■ Description of the task ■
Recast the lines from the one containing "From furthest toward" through the final line as a JSON list of strings, one string per line, with blank lines left out.

■ Source data ■
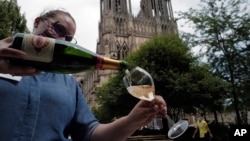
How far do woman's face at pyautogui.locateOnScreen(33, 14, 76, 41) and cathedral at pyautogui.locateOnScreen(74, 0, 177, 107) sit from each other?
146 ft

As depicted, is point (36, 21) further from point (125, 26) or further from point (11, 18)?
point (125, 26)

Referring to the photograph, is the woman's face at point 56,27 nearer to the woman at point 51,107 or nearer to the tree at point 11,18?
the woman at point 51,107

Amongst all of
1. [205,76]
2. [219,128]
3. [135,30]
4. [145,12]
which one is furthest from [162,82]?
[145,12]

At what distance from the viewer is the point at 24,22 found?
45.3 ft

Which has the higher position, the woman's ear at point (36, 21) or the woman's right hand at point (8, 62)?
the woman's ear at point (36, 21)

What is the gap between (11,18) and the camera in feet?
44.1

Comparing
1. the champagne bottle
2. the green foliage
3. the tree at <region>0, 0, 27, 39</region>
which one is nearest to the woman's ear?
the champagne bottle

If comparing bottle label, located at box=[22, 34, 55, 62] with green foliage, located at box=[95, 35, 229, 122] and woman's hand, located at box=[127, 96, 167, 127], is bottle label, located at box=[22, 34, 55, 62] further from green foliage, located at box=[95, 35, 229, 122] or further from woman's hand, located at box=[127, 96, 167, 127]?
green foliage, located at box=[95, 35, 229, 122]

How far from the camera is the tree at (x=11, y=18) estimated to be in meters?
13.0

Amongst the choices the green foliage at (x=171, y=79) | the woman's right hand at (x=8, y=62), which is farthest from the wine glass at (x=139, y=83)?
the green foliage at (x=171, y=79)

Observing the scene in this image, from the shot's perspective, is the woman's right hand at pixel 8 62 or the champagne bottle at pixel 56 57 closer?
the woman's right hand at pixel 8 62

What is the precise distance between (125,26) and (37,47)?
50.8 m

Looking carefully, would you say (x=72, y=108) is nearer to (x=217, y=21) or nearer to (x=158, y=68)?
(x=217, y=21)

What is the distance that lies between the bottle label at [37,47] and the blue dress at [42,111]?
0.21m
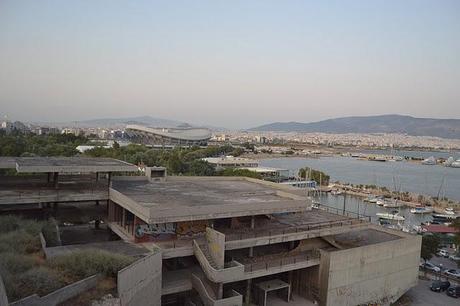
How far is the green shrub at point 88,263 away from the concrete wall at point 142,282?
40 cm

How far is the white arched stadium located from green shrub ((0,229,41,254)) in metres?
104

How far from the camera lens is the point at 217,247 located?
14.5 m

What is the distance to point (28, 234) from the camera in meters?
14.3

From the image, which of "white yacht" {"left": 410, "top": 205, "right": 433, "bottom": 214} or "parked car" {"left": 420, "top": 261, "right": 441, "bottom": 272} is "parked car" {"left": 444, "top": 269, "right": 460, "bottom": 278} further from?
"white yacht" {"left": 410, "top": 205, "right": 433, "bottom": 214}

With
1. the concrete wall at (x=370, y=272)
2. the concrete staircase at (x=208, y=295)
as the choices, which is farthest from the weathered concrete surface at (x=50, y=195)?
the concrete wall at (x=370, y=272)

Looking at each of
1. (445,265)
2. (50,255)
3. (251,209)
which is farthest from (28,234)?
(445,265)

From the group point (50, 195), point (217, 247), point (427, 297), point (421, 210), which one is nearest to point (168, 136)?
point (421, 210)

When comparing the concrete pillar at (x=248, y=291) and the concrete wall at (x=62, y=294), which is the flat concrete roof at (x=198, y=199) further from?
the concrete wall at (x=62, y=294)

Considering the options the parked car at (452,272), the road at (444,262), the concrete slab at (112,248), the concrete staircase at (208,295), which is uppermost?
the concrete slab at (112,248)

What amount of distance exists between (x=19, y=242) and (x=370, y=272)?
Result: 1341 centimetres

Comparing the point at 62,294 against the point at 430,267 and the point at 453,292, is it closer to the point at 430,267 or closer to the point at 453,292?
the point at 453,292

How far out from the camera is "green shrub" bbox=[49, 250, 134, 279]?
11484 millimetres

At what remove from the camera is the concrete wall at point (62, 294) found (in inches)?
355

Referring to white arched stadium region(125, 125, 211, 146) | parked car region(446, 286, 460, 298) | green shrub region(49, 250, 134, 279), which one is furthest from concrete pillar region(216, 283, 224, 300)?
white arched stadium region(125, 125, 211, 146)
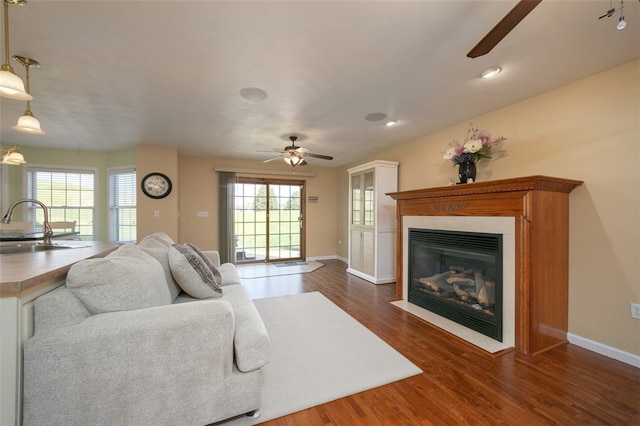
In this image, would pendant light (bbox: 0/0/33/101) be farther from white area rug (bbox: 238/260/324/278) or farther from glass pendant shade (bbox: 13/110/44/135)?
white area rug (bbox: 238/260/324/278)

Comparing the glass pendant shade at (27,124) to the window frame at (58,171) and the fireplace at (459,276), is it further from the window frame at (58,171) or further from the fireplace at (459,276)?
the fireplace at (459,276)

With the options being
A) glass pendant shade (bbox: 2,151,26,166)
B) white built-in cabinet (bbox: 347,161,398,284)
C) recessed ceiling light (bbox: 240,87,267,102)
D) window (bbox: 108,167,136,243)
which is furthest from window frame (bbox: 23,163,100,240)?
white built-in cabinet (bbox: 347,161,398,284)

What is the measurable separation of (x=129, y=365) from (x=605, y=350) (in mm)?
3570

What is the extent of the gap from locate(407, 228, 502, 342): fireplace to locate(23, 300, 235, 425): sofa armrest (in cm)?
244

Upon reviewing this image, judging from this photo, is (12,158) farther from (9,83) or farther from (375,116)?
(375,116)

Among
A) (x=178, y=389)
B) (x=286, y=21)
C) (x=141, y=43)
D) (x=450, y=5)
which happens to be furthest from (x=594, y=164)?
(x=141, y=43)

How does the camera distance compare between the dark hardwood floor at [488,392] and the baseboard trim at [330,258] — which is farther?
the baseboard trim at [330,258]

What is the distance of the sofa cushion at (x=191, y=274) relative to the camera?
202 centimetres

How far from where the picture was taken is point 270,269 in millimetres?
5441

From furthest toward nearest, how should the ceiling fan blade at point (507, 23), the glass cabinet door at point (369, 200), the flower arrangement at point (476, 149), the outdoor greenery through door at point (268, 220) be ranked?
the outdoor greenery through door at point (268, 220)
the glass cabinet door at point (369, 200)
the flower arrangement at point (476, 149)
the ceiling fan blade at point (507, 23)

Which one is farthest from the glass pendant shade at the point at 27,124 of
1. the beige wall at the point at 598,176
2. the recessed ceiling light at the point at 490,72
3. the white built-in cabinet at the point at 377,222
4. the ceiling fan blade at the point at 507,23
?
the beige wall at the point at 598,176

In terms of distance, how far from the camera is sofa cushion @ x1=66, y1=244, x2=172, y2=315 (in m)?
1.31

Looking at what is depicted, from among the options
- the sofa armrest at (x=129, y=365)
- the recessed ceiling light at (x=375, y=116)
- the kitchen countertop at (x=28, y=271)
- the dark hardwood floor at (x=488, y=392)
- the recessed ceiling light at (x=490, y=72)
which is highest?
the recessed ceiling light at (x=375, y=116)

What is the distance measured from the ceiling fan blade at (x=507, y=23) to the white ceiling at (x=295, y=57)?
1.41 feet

■ Result of this task ■
[
  "From furthest toward nearest, how should the ceiling fan blade at point (507, 23), the glass cabinet door at point (369, 200), the flower arrangement at point (476, 149), the outdoor greenery through door at point (268, 220) be ranked?",
  "the outdoor greenery through door at point (268, 220)",
  "the glass cabinet door at point (369, 200)",
  "the flower arrangement at point (476, 149)",
  "the ceiling fan blade at point (507, 23)",
  "Which one is farthest from the glass pendant shade at the point at 27,124 of",
  "1. the beige wall at the point at 598,176",
  "2. the recessed ceiling light at the point at 490,72",
  "3. the white built-in cabinet at the point at 377,222",
  "4. the ceiling fan blade at the point at 507,23",
  "?",
  "the beige wall at the point at 598,176",
  "In terms of distance, how far from the camera is sofa cushion @ x1=66, y1=244, x2=172, y2=315 (in m)?",
  "1.31",
  "Looking at what is depicted, from among the options",
  "- the sofa armrest at (x=129, y=365)",
  "- the recessed ceiling light at (x=375, y=116)",
  "- the kitchen countertop at (x=28, y=271)",
  "- the dark hardwood floor at (x=488, y=392)",
  "- the recessed ceiling light at (x=490, y=72)",
  "which is highest?",
  "the recessed ceiling light at (x=375, y=116)",
  "What is the distance measured from the ceiling fan blade at (x=507, y=23) to the white ceiling at (x=295, y=57)?",
  "1.41 feet"
]